Consigne 1 —
Recopiez mot pour mot le passage de l'article sur les traversées en noir et blanc qui débute aux mots "La traversée initiatique" et s'arrête après "qui êtes-vous ?".

Texte du document —
Trois traversées en noir et blanc !

 


Posté le 7.10.2020 à 16h10


 

Le cycle récurrent au festival Lumière consacré aux Grands classiques du noir et blanc cette année, pourrait bien se faire sous le signe de la traversée... grande, douce, lente, parfois légère, souvent profonde, ou motivée tout à coup par des pulsions violentes qui mènent loin. Embarquez pour l'une ou l'autre de ces traversées, il y en a forcément une faite pour vous.

 

La traversée sentimentale

L'amour hante comme une traversée périlleuse les grands films sentimentaux que sont Voyage en Italie (Roberto Rossellini, Viaggio in Italia, 1954), Les Contes de la lune vague après la pluie (Kenji Mizoguchi, Ugetsu monogatari, 1953) et Laura (Otto Preminger, 1944). Bien que très différents, ils sont frères de tourments car aimer n'y est jamais sans conséquences. "Même si tu es un esprit ou un fantôme, je ne te laisserai jamais partir" dit l'un des héros de Les Contes de la lune vague après la pluie, dans un moment d'emportement amoureux qui rejoint celui entre Ingrid Bergmann et George Sanders, couple marié au milieu de la foule, en quête d'un second souffle dans Voyage en Italie. Cette traque inconsciente après le fantasme de l'amour, l'inspecteur la pousse également très loin dans Laura. Dans ces trois oeuvres d'attente, le noir et blanc est poétique, languissant avec des dégradés de gris parfois diffus, marque de complexité pour des films qui prennent leur temps.

 

VOYAGE-EN-ITALIE-visuel



La traversée initiatique

La quête d'intériorité provoque les traversées initiatiques des films, du plus cérébral Le Septième seau (Ingmar Bergman, Det sjunde inseglet, 1957), au plus populaire Les Vacances de Monsieur Hulot (Jacques Tati, 1953). Entre les deux La Rivière rouge (Howard Hawks, Red River, 1948) et Eve (Joseph L. Mankiewicz,  All About Eve, 1950) proposent des aventures naturelle, et, sophistiquée. Le chevalier de Le Septième seau veut conjurer la mort. Monsieur Hulot veut conjurer l'ennui. Le cow boy de La Rivière rouge veut conjurer un caractère de chien qui l'empêche de vivre la vie qu'il convoite. Eve l'arriviste veut conjurer le sort social d'un passé honteux. Tous ces films posent la même question : qui êtes-vous ?

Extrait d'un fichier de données

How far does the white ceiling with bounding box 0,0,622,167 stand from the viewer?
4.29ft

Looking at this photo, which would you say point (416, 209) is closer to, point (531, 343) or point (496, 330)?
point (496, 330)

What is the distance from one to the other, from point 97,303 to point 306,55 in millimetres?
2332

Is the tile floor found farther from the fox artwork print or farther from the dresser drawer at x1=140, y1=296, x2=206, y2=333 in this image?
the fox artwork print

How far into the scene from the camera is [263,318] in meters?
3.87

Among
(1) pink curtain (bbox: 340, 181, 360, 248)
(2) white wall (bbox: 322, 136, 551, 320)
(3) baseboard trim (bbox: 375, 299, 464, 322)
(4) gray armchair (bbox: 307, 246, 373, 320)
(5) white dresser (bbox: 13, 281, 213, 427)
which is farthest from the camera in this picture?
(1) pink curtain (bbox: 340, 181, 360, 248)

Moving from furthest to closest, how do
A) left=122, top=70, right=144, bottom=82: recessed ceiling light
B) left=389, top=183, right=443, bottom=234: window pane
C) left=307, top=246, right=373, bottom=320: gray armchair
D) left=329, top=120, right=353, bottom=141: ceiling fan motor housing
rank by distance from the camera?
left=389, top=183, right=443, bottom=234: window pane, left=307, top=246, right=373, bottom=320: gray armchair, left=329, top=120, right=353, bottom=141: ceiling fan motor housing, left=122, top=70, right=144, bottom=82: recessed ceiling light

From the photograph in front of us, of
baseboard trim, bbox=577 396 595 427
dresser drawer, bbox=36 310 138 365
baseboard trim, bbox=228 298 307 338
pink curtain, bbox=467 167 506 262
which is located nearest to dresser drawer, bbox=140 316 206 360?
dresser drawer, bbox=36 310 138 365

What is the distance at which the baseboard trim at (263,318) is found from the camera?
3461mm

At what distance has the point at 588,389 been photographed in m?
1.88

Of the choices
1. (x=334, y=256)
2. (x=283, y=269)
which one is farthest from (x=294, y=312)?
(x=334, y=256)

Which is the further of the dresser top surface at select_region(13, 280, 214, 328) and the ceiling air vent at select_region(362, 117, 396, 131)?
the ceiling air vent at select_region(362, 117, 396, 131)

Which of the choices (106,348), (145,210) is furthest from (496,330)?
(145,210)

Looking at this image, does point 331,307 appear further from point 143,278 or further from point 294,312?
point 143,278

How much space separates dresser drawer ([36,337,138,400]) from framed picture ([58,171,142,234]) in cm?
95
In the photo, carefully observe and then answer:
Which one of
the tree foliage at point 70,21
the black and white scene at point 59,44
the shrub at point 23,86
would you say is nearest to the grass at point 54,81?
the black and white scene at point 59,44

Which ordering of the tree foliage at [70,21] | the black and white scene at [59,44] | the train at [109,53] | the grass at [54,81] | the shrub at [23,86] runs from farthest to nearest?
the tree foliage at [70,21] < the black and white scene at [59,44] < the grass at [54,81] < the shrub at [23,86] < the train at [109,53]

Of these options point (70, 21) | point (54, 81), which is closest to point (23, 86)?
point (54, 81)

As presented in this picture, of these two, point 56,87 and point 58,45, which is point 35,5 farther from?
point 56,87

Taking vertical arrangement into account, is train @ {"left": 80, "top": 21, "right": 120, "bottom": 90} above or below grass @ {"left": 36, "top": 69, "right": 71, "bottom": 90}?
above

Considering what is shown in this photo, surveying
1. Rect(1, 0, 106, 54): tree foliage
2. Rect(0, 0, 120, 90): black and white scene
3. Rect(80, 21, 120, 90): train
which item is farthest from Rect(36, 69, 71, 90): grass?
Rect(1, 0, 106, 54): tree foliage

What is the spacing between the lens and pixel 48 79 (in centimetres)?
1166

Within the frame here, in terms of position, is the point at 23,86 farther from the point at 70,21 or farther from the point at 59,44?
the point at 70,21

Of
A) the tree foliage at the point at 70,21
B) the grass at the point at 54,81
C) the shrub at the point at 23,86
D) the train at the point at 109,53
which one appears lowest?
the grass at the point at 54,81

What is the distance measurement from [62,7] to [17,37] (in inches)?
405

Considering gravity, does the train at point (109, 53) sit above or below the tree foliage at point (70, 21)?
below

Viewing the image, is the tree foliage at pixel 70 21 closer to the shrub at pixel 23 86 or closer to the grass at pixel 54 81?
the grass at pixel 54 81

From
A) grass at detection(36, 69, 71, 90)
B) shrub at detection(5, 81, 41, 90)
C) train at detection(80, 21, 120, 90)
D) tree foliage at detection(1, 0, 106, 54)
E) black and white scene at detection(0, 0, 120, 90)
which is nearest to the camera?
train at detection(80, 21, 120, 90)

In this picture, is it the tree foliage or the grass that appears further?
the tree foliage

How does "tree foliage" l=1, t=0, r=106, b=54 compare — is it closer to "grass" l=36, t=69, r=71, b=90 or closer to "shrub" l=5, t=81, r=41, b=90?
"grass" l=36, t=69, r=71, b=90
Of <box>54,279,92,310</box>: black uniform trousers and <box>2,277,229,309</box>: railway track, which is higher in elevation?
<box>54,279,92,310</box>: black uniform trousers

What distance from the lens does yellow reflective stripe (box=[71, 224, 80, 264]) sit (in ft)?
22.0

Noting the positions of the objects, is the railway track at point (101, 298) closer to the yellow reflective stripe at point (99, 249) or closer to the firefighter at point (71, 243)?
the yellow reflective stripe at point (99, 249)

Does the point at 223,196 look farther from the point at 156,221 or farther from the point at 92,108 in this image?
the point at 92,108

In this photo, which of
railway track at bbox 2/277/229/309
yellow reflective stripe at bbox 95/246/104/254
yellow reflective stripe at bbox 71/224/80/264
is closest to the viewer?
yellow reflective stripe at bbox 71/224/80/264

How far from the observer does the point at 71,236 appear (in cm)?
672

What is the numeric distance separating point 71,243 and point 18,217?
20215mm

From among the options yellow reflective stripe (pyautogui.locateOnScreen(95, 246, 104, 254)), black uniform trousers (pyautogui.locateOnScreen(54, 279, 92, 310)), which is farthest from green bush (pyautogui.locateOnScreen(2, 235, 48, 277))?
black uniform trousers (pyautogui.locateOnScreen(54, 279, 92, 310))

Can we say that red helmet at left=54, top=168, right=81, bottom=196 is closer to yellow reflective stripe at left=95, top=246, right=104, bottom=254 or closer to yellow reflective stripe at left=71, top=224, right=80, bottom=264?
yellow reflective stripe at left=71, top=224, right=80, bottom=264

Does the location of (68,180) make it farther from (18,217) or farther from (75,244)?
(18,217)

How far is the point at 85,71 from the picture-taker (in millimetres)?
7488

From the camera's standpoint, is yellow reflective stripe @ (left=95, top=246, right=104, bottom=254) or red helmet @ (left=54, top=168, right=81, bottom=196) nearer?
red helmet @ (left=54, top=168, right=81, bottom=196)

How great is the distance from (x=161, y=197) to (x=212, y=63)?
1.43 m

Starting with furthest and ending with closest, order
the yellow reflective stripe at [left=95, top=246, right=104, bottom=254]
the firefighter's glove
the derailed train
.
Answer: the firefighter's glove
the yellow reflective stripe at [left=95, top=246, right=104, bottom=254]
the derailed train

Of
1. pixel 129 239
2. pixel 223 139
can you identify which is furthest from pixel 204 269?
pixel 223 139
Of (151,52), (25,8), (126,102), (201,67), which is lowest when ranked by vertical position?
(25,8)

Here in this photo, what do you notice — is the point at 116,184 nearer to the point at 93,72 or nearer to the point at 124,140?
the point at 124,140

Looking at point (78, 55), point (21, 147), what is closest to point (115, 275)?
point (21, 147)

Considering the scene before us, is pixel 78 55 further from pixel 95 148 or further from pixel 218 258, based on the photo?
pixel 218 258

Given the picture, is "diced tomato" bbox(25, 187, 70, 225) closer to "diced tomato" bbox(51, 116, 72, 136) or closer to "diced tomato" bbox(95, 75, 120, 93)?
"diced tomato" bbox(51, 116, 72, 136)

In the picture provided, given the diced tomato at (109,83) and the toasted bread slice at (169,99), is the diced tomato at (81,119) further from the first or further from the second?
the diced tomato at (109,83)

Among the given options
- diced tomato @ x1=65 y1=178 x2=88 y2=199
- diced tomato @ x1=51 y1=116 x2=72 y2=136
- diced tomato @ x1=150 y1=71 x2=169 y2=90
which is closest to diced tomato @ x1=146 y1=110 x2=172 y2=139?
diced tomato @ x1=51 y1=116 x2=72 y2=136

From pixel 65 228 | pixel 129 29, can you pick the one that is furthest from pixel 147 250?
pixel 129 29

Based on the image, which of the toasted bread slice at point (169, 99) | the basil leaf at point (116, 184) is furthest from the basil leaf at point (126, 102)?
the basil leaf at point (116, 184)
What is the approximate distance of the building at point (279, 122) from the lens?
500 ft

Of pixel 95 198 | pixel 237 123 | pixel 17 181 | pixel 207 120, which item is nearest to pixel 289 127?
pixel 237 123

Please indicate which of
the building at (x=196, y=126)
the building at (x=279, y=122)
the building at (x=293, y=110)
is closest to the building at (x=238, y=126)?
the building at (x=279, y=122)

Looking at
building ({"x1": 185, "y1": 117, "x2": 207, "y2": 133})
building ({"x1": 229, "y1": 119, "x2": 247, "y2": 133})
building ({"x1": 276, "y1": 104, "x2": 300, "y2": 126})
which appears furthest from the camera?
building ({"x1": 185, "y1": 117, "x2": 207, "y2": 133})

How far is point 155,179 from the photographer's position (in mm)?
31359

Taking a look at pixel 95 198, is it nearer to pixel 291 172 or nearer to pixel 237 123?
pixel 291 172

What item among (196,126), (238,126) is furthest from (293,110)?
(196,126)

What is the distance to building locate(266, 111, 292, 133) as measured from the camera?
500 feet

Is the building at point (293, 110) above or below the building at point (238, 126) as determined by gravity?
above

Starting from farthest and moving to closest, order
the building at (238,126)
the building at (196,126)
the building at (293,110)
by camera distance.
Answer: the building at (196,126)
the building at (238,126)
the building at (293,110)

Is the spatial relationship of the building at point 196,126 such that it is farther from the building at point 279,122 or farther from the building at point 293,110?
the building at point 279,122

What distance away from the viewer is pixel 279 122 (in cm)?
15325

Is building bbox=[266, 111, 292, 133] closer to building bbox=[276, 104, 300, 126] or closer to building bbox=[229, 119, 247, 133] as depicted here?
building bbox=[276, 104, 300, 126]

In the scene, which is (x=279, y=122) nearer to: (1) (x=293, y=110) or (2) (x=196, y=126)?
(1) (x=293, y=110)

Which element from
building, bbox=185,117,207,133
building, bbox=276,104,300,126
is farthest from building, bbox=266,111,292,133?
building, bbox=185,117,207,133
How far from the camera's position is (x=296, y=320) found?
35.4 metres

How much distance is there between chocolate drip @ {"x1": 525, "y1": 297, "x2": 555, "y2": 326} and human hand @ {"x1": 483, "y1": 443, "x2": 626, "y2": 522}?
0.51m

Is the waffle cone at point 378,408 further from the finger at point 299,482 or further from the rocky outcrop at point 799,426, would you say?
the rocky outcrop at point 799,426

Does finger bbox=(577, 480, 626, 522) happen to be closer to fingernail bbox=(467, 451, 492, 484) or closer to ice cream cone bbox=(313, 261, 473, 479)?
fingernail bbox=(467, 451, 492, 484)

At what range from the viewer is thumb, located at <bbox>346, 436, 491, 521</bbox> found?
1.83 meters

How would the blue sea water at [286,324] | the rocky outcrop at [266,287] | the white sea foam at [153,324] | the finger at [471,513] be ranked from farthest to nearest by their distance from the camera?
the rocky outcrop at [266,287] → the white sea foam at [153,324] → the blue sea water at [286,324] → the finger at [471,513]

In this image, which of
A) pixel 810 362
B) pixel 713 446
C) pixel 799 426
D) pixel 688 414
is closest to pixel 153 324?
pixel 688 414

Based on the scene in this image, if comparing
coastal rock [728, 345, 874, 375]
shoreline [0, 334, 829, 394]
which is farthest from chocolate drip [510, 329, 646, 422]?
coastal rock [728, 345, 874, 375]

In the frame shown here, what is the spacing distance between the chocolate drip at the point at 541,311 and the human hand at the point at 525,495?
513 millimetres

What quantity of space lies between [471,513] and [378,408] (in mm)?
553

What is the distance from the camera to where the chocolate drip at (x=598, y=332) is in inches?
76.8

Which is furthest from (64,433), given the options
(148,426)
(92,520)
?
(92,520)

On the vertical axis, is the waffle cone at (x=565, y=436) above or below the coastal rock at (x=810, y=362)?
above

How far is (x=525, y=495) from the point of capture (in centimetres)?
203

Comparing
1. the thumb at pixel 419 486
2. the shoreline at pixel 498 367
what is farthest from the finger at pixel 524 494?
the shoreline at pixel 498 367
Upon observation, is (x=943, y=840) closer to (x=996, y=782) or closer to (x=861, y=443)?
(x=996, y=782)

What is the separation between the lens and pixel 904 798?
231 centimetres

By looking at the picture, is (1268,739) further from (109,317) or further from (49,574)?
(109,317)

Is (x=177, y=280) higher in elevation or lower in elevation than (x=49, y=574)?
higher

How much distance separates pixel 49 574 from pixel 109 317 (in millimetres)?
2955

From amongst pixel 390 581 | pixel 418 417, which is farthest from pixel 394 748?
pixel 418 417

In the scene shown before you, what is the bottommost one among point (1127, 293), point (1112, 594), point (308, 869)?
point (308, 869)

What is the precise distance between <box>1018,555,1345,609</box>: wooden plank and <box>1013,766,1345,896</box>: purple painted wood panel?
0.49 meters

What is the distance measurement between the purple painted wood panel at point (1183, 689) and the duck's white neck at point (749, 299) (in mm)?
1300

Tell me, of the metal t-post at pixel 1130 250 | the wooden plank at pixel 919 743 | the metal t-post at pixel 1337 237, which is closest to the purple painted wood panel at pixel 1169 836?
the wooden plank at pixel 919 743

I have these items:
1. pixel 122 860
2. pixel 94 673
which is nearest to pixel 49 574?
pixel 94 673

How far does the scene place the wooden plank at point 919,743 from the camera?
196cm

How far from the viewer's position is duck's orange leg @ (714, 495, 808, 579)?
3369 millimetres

Consigne 2 —
Réécrivez les enregistrements à partir de la ligne qui contient "Tell me, of" et jusqu'à leur fin, en remplaçant "metal t-post" par "steel fence post" sans rien modifier d'autre.

Résultat attendu 1 —
La traversée initiatique

La quête d'intériorité provoque les traversées initiatiques des films, du plus cérébral Le Septième seau (Ingmar Bergman, Det sjunde inseglet, 1957), au plus populaire Les Vacances de Monsieur Hulot (Jacques Tati, 1953). Entre les deux La Rivière rouge (Howard Hawks, Red River, 1948) et Eve (Joseph L. Mankiewicz,  All About Eve, 1950) proposent des aventures naturelle, et, sophistiquée. Le chevalier de Le Septième seau veut conjurer la mort. Monsieur Hulot veut conjurer l'ennui. Le cow boy de La Rivière rouge veut conjurer un caractère de chien qui l'empêche de vivre la vie qu'il convoite. Eve l'arriviste veut conjurer le sort social d'un passé honteux. Tous ces films posent la même question : qui êtes-vous ?

Résultat attendu 2 —
Tell me, of the steel fence post at pixel 1130 250 | the wooden plank at pixel 919 743 | the steel fence post at pixel 1337 237, which is closest to the purple painted wood panel at pixel 1169 836?
the wooden plank at pixel 919 743

I have these items:
1. pixel 122 860
2. pixel 94 673
which is nearest to pixel 49 574?
pixel 94 673

How far does the scene place the wooden plank at point 919,743 from the camera?
196cm

How far from the viewer's position is duck's orange leg @ (714, 495, 808, 579)?
3369 millimetres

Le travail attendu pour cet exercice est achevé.